Both thresholds are configurable via tuning knobs PROTEA_TUNING__WORKER__REAPER_MAIN_TIMEOUT_SECONDS and PROTEA_TUNING__WORKER__REAPER_STALL_SECONDS.

Symptoms

  • GET /jobs?status=running returns jobs whose started_at is many hours in the past and whose finished_at is null.

  • Workers appear idle in bash scripts/manage.sh status (no CPU / GPU activity) yet the DB still shows a RUNNING job.

  • logs/worker-reaper.log emits repeated Reaper cycle failed errors, meaning the reaper itself has crashed.

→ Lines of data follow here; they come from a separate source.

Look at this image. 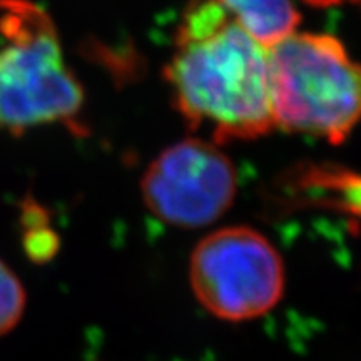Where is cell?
<instances>
[{"label": "cell", "mask_w": 361, "mask_h": 361, "mask_svg": "<svg viewBox=\"0 0 361 361\" xmlns=\"http://www.w3.org/2000/svg\"><path fill=\"white\" fill-rule=\"evenodd\" d=\"M164 78L186 124L209 129L213 142L252 141L276 128L268 51L218 0L188 4Z\"/></svg>", "instance_id": "1"}, {"label": "cell", "mask_w": 361, "mask_h": 361, "mask_svg": "<svg viewBox=\"0 0 361 361\" xmlns=\"http://www.w3.org/2000/svg\"><path fill=\"white\" fill-rule=\"evenodd\" d=\"M276 128L341 144L361 119V64L326 34H293L268 49Z\"/></svg>", "instance_id": "2"}, {"label": "cell", "mask_w": 361, "mask_h": 361, "mask_svg": "<svg viewBox=\"0 0 361 361\" xmlns=\"http://www.w3.org/2000/svg\"><path fill=\"white\" fill-rule=\"evenodd\" d=\"M0 130L71 123L84 89L67 66L56 27L29 0L0 2Z\"/></svg>", "instance_id": "3"}, {"label": "cell", "mask_w": 361, "mask_h": 361, "mask_svg": "<svg viewBox=\"0 0 361 361\" xmlns=\"http://www.w3.org/2000/svg\"><path fill=\"white\" fill-rule=\"evenodd\" d=\"M189 286L213 318L245 323L263 318L283 300L286 269L276 246L250 226H226L194 246Z\"/></svg>", "instance_id": "4"}, {"label": "cell", "mask_w": 361, "mask_h": 361, "mask_svg": "<svg viewBox=\"0 0 361 361\" xmlns=\"http://www.w3.org/2000/svg\"><path fill=\"white\" fill-rule=\"evenodd\" d=\"M141 194L151 214L164 224L207 228L234 204L238 173L214 142L189 137L166 147L149 164Z\"/></svg>", "instance_id": "5"}, {"label": "cell", "mask_w": 361, "mask_h": 361, "mask_svg": "<svg viewBox=\"0 0 361 361\" xmlns=\"http://www.w3.org/2000/svg\"><path fill=\"white\" fill-rule=\"evenodd\" d=\"M231 19L268 51L296 32L301 16L291 0H218Z\"/></svg>", "instance_id": "6"}, {"label": "cell", "mask_w": 361, "mask_h": 361, "mask_svg": "<svg viewBox=\"0 0 361 361\" xmlns=\"http://www.w3.org/2000/svg\"><path fill=\"white\" fill-rule=\"evenodd\" d=\"M27 305V293L20 278L0 259V336L19 324Z\"/></svg>", "instance_id": "7"}, {"label": "cell", "mask_w": 361, "mask_h": 361, "mask_svg": "<svg viewBox=\"0 0 361 361\" xmlns=\"http://www.w3.org/2000/svg\"><path fill=\"white\" fill-rule=\"evenodd\" d=\"M305 2H308L314 7H333L340 6V4L346 2V0H305Z\"/></svg>", "instance_id": "8"}, {"label": "cell", "mask_w": 361, "mask_h": 361, "mask_svg": "<svg viewBox=\"0 0 361 361\" xmlns=\"http://www.w3.org/2000/svg\"><path fill=\"white\" fill-rule=\"evenodd\" d=\"M360 4H361V0H360Z\"/></svg>", "instance_id": "9"}]
</instances>
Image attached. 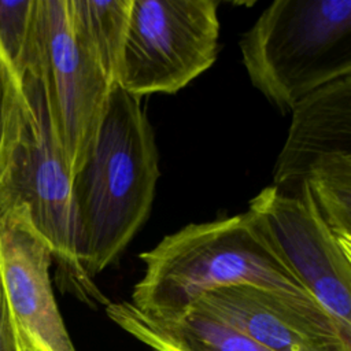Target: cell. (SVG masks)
<instances>
[{
    "label": "cell",
    "mask_w": 351,
    "mask_h": 351,
    "mask_svg": "<svg viewBox=\"0 0 351 351\" xmlns=\"http://www.w3.org/2000/svg\"><path fill=\"white\" fill-rule=\"evenodd\" d=\"M0 351H22L0 273Z\"/></svg>",
    "instance_id": "16"
},
{
    "label": "cell",
    "mask_w": 351,
    "mask_h": 351,
    "mask_svg": "<svg viewBox=\"0 0 351 351\" xmlns=\"http://www.w3.org/2000/svg\"><path fill=\"white\" fill-rule=\"evenodd\" d=\"M74 32L112 85L119 82L133 0H67Z\"/></svg>",
    "instance_id": "12"
},
{
    "label": "cell",
    "mask_w": 351,
    "mask_h": 351,
    "mask_svg": "<svg viewBox=\"0 0 351 351\" xmlns=\"http://www.w3.org/2000/svg\"><path fill=\"white\" fill-rule=\"evenodd\" d=\"M52 252L26 211L0 203V273L22 351H77L58 308Z\"/></svg>",
    "instance_id": "8"
},
{
    "label": "cell",
    "mask_w": 351,
    "mask_h": 351,
    "mask_svg": "<svg viewBox=\"0 0 351 351\" xmlns=\"http://www.w3.org/2000/svg\"><path fill=\"white\" fill-rule=\"evenodd\" d=\"M111 321L154 351H267L221 319L189 308L158 317L140 311L130 302H110Z\"/></svg>",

  • A job transitions to FAILED with error_code = "JobTimeout" unexpectedly fast, indicating thresholds may be set too aggressively.

Diagnosis

  1. Identify stuck jobs:

    -- Jobs RUNNING for more than 1 hour
    SELECT id, operation, status, started_at,
           EXTRACT(EPOCH FROM (now() - started_at))/3600 AS hours_running
    FROM job
    WHERE status = 'running'
      AND started_at < now() - interval '1 hour'
    ORDER BY started_at;
    
  2. Check the most recent JobEvent for each candidate:

    -- Last activity timestamp per stuck job
    SELECT j.id, j.operation, j.started_at,
           max(je.ts) AS last_event_ts,
           EXTRACT(EPOCH FROM (now() - max(je.ts)))/60 AS minutes_silent
    FROM job j
    LEFT JOIN job_event je ON je.job_id = j.id
    WHERE j.status = 'running'
      AND j.started_at < now() - interval '1 hour'
    GROUP BY j.id, j.operation, j.started_at
    ORDER BY last_event_ts;
    
  3. Inspect reaper logs:

    bash scripts/manage.sh logs reaper
    # or tail directly:
    tail -100 logs/worker-reaper.log
    
  4. Confirm the reaper process is alive:

    bash scripts/manage.sh status
    # Look for: worker-reaper  running
    
  5. Check current tuning values (defaults shown if no override):

    poetry run python -c "
    from protea.config.tuning import get_tuning
    w = get_tuning().worker
    print('timeout:', w.reaper_main_timeout_seconds, 's')
    print('stall:  ', w.reaper_stall_seconds, 's')
    "
    

Fix

  1. If the reaper worker is dead, restart it:

    bash scripts/manage.sh stop
    bash scripts/manage.sh start
    # The reaper is started automatically as 'worker-reaper'.
    

    Or restart only the reaper without cycling the whole stack:

    # Stop existing reaper if any
    pkill -f "worker.py --queue reaper" || true
    # Start a new one
    poetry run python scripts/worker.py --queue reaper \
        >> logs/worker-reaper.log 2>&1 &
    
  2. If the reaper is running but has not yet fired (job is under the timeout_seconds threshold): wait, or manually force-fail the job if you are certain it is stuck:

    UPDATE job
    SET status      = 'failed',
        finished_at  = now(),
        error_code   = 'ManualTimeout',
        error_message = 'Manually marked FAILED by operator'
    WHERE id = '<job-uuid>'
      AND status = 'running';
    
    INSERT INTO job_event (job_id, ts, level, event, message, fields)
    VALUES (
        '<job-uuid>',
        now(),
        'error',
        'job.timeout',
        'Manually marked FAILED by operator',
        '{}'::jsonb
    );
    
  3. If the thresholds are too aggressive for your workload, increase them via environment variables before restarting the reaper:

    export PROTEA_TUNING__WORKER__REAPER_MAIN_TIMEOUT_SECONDS=172800  # 48h
    export PROTEA_TUNING__WORKER__REAPER_STALL_SECONDS=3600           # 1h
    poetry run python scripts/worker.py --queue reaper >> logs/worker-reaper.log 2>&1 &
    
  4. Verify the fix:

    -- Confirm no jobs remain stuck
    SELECT count(*) FROM job
    WHERE status = 'running'
      AND started_at < now() - interval '1 hour';
    
    # Watch reaper log for "Reaped N stale job(s)." or "Reaper skipped live job."
    tail -f logs/worker-reaper.log
    

Prevention

  • Keep the reaper worker in the process table at all times. The manage.sh start command launches it as worker-reaper.

  • Monitor the job table for long-running RUNNING rows via a cron or alerting query; the presence of RUNNING jobs older than 2x timeout_seconds indicates the reaper has crashed.

  • Coordinator operations (compute_embeddings, predict_go_terms) emit child JobEvent rows regularly. If a coordinator goes silent, inspect the child batch queue (protea.embeddings.batch, protea.predictions.batch) for depth or OOM events before concluding that the coordinator itself is stuck.

  • Related source: protea/workers/stale_job_reaper.py, protea/config/tuning.py (WorkerTuning).